Leigh’s cinematographer Dick Pope shoots the city in a cold, grim palette, and the characters are dressed in dark hues. A memorable image from the movie that sums up its dysfunctional themes and intent is that of Sophie in black bra and panties straddling Jeremy in black jockeys, hands behind his head, a smug expression on his face, she whipping her long dark hair against his body like a cat o’ nine tails, moaning in submission. It’s both funny and depressing at the same time.
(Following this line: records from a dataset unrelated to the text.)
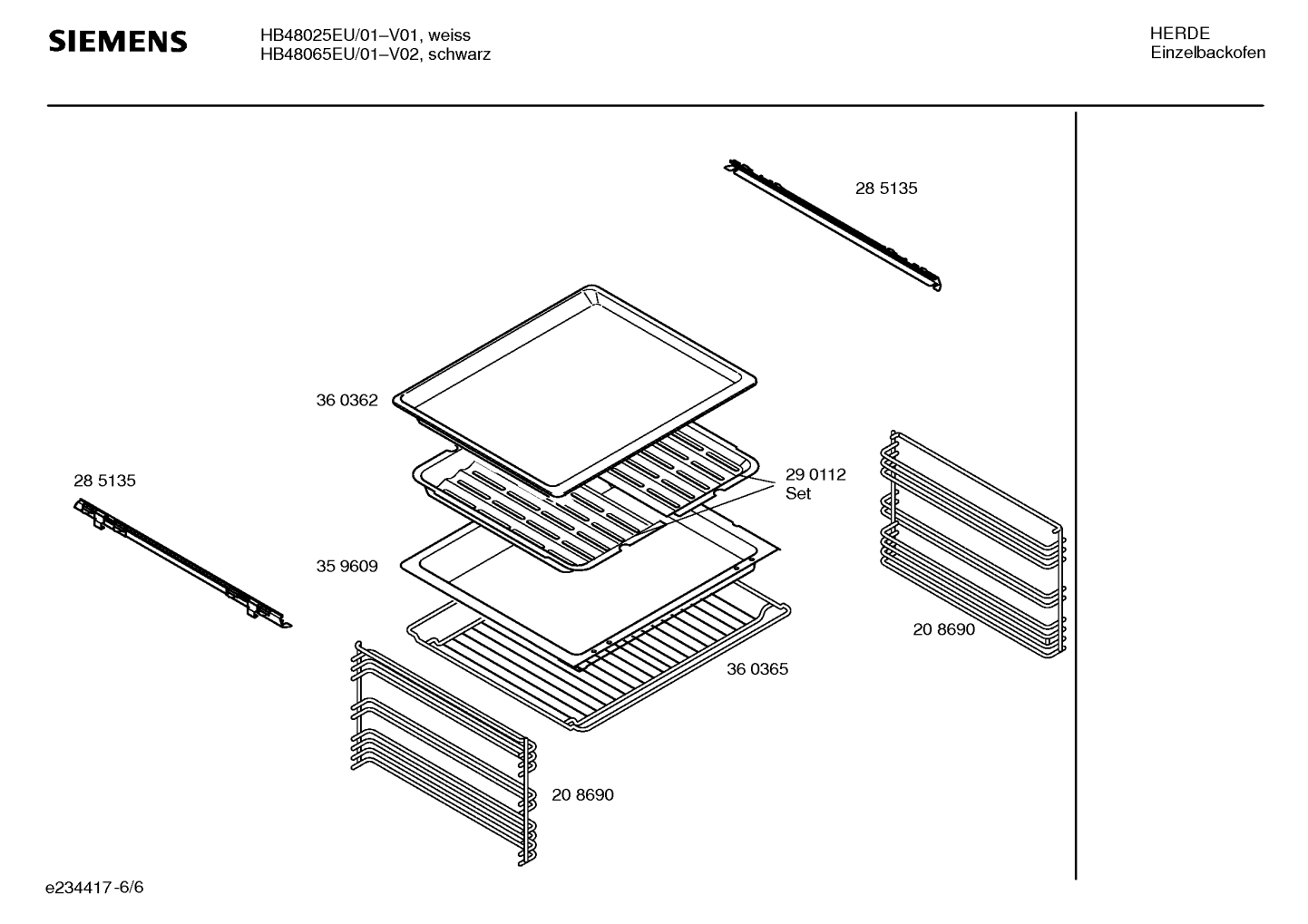 SIEMENS

HB48025EU/01–V01, weiss
HB48065EU/01–V02, schwarz

HERDE
Einzelbackofen

28 5135

36 0362

28 5135

29 0112
Set

35 9609

20 8690

36 0365

20 8690

e234417-6/6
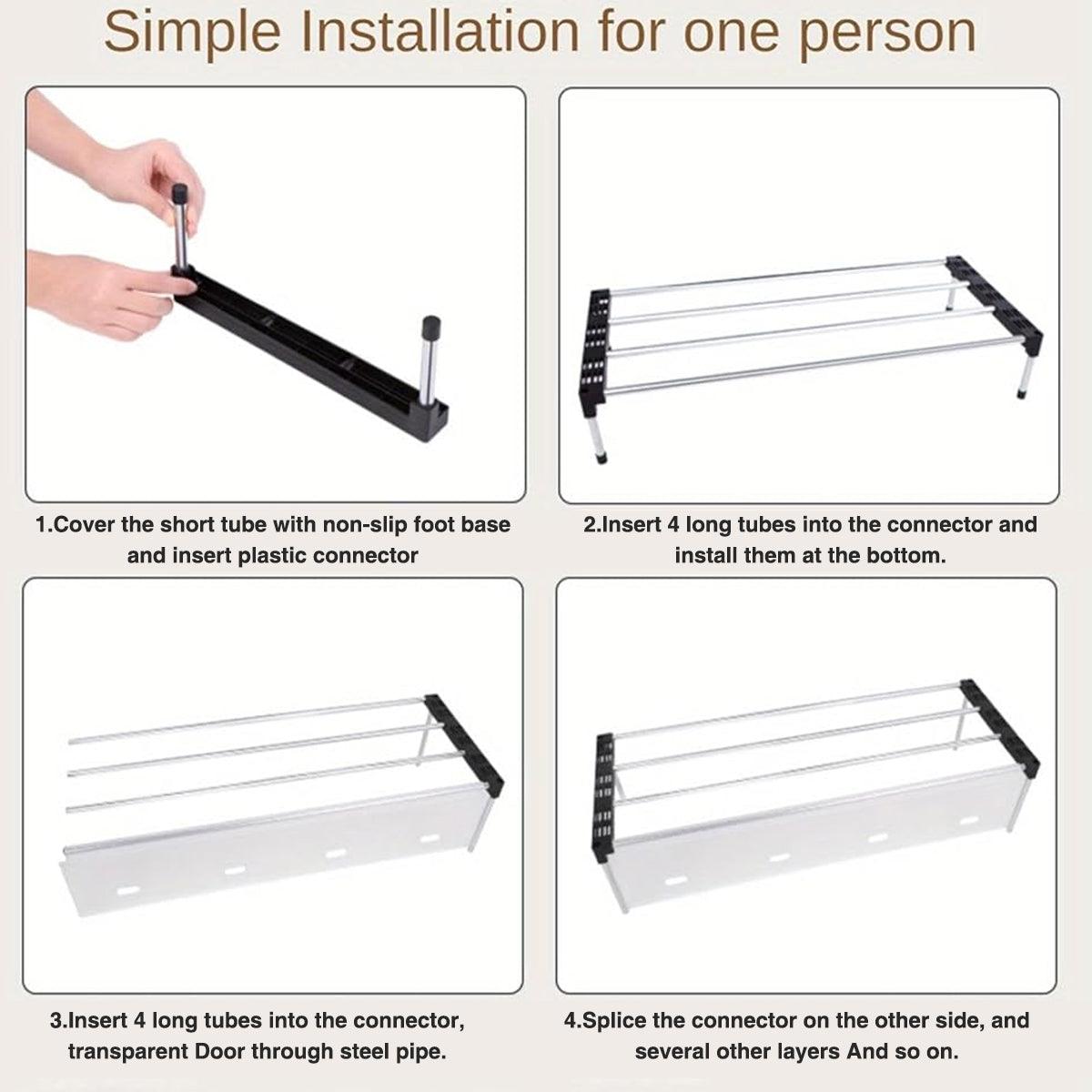 Simple Installation for one person

1.Cover the short tube with non-slip foot base and insert plastic connector

2.Insert 4 long tubes into the connector and install them at the bottom.

3.Insert 4 long tubes into the connector, transparent Door through steel pipe.

4.Splice the connector on the other side, and several other layers And so on.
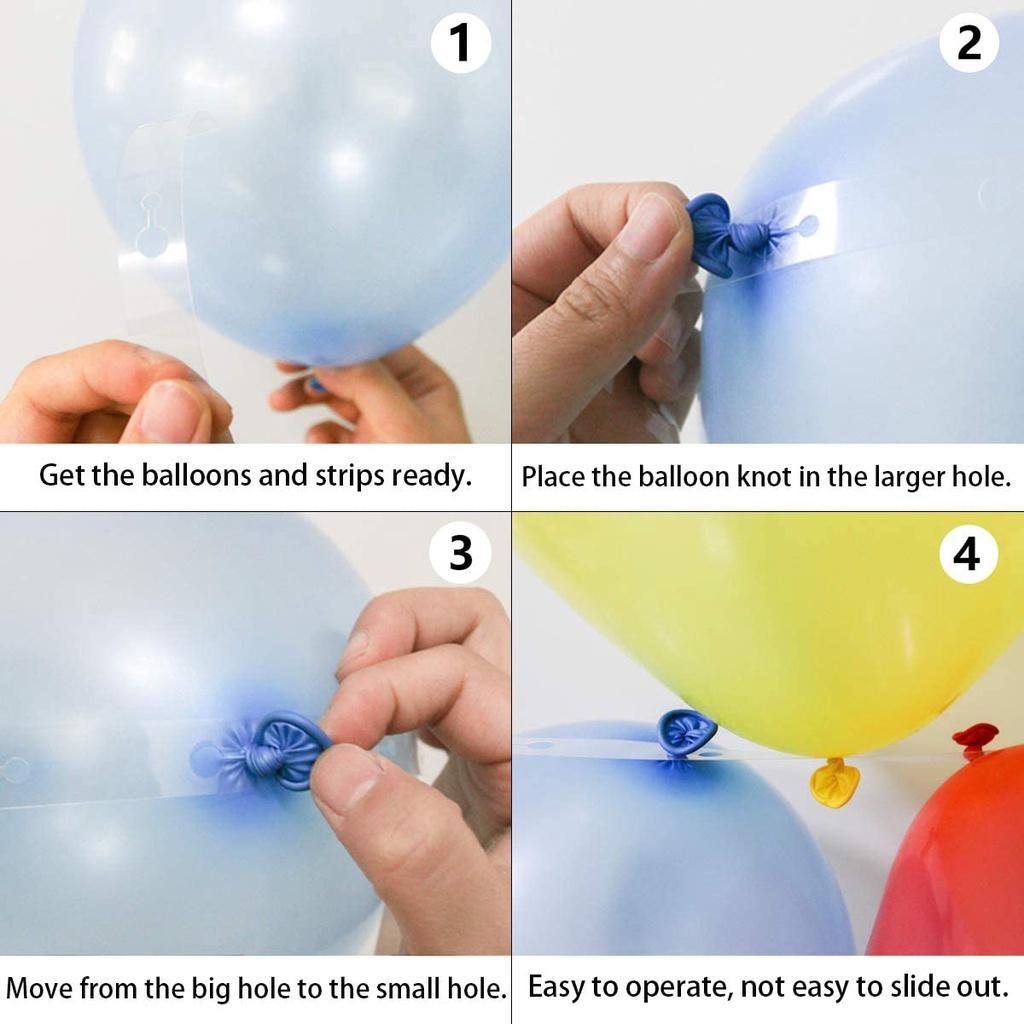 1

Get the balloons and strips ready.

2

Place the balloon knot in the larger hole.

3

Move from the big hole to the small hole.

4

Easy to operate, not easy to slide out.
Naked takes no prisoners, makes no concessions, offers no explanations, leaves no excuses. It is a nightmare torn apart to expose the broken dreams of the emotionally fragile and frail. Johnny is an opportunist whose abhorrent behaviour is born from desperation, while Jeremy is a scheming manipulator whose aberrant actions are born from wickedness. I like to imagine a Biblical perspective to the narrative suggesting that Johnny and Jeremy have been kicked out of heaven, holding contempt for God and all of His creation, humankind, but especially women. Jeremy is a demon, Johnny is a fallen angel. Both are in purgatory.
Naked is not a movie specifically about misogynist men, but a movie about the capacity men have for self-destruction and cruelty, and the women who allow these contemptuous creatures to enter their lives. Naked is a movie where optimism has been crucified and human frailty is abused.
Endlessly quotable, blackly funny, harsh, corrosive and deeply resonant; a movie that ages with the tannin of a fortified wine, yet retains the taste of the most bitter pill. A portrait of despair, a study of misanthropy, a disquieting glimmer of humankind’s perseverance in the face of moral decay and low-esteem, Naked is cinema’s quintessential suicidal cry for help. “Don’t waste your life.”
"Resolve is never stronger than in the morning after the night it was never weaker."